Highway to nowhere
When people from the Association of Civil Rights in Israel informed the leaders of the Palestinian villages near Route 443 of the High Court of Justice decision to open the road to Palestinian traffic, they advised the village chiefs not to run off and celebrate. The experience in countless petitions has taught them that the five months the judges gave the military authorities to find ways other than restricting traffic to secure the road can turn into years.
For example, in October 2006 the State Attorney's office admitted to High Court of Justice judges that the Migron outpost was built on privately owned Palestinian land. And what has happened since then? The High Court of Justice has still not decided and new homes have since been built unhindered and in broad daylight in the outpost. And there is no end in sight.
The State Attorney's office also does not see the ruling in the Route 443 case as the end of the road. As early as the next morning, there was a senior level meeting to discuss ways of torpedoing the decision. It is almost certain that the state will announce that the army needs additional time in order to prepare a new security infrastructure.
Because of the highway's importance to the country it is possible that the State Attorney's office will ask the Supreme Court to hold another hearing in the High Court of Justice before an extended panel of judges.
People in the know say that Supreme Court President Dorit Beinisch will have a hard time finding many colleagues who agree with her ruling. Judges, like Knesset members from all parties, prefer to use the road, which bypasses the traffic jams on Route 1 on the way to Tel Aviv.
Since the road was closed to Palestinians, the judges got used to traveling on it without seeing Palestinian license plates. So what if the intifada is behind them?
The task of sweeping the Route 443 ruling under the rug was assigned to deputy State Prosecutor Malkiel Balas, who is considered a leading expert in this area. He is the one who prepared the "alternative outposts report" that swept the Sasson Report of March 2005 under the rug. This enabled the regional councils in Judea and Samaria to continue construction projects as usual.
New communities continue to appear under the guise of "expansion of an existing community" which requires the approval of the defense minister, with the consent of the prime minister. However, the Sasson Report recommended that any expansion of a settlement require a cabinet decision to be presented to the entire public and the world for review.
"As you know, the government does not want to decide on the matter of construction in the territories for fear or an international reaction," Sasson sadly noted yesterday. "If my recommendations had been implemented, no government ministry would have dared to finance the laying of a single brick in the settlements, without the government having approved the construction, and the scale of construction and of the freeze would have been significantly reduced."

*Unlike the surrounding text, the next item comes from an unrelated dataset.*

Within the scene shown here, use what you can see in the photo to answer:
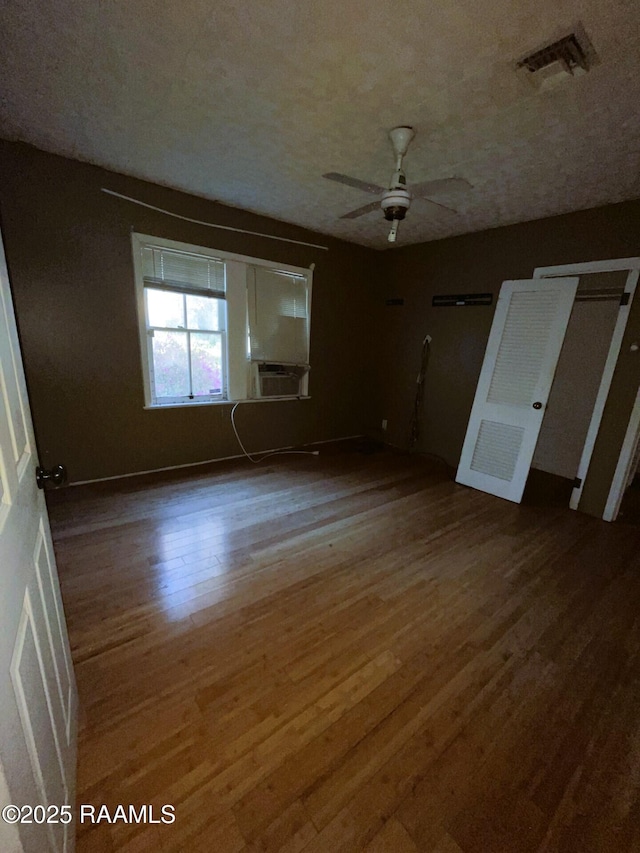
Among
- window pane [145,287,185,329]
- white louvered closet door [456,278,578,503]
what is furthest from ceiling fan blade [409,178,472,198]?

Sasson recalls that at the time of the report, some 3,000 demolition orders had piled up on the desk of then defense minister Shaul Mofaz, but in hardly any of them was an order to raze the structure actually issued. According to her, there is no value in enforcement efforts that are eventually halted in the political echelons.
"But this is after all the whole point, the government is interested in 'settling the land' and the story of the illegal construction helps it to portray itself as one who is not in control of the situation," she said. Her remarks are a voice in the wilderness. The Sharon and Olmert governments set up a toothless, special ministerial committee to review the recommendations of the outposts report and its implementation, but the Netanyahu government just buried it.
Whose man in Washington?
The impulsiveness of our ambassador in Washington, Michael Oren, has once again caused grief to the senior diplomat in the world's most important capital.
A short time after he boycotted the conference of Israel lobby J Street, Oren had to apologize to Conservative Jewish leaders who challenged his account of the detention of Nofrat Frenkel. Frenkel was detained by police in Jerusalem, after she wore a prayer shawl and carried a Torah scroll in the women's section of the Western Wall plaza. Oren dismissed the accounts of Frenkel's detention and said she was simply "led away" from the area.
A few days ago, Jewish newspaper The Forward reported that the Israeli embassy in Washington announced that Oren was relying on an account from Jerusalem that turned out to be misreported.
The ambassador called the leaders of the Conservative movement and voiced to them his concern over the treatment of a member of their community in Jerusalem.
Someone at the Foreign Ministry ought to tell him that he once again stepped on a land mine. Even his patron, Prime Minister Benjamin Netanyahu, could not promise that the next time Frenkel wraps herself in a prayer shawl and brings a Torah scroll into the Western Wall plaza she will not end up in jail.
A few days later Oren's impulsiveness got him into trouble yet again. In an interview with Razi Barkai on Army Radio, he claimed that his decision to stay away from the J Street conference and to refer to the new Jewish organization as "a unique problem" did not stem from an aversion to leftists.
The proof: He just agreed to meet with the heads of the American branch of Peace Now. His problem with J Street, the ambassador explained, stems from the fact that the organization welcomed the publication of the infamous Goldstone report. However, Americans for Peace Now actually urged members of Congress to vote against a bill denouncing the report, and J Street made do with calling for the language of the bill to be toned down.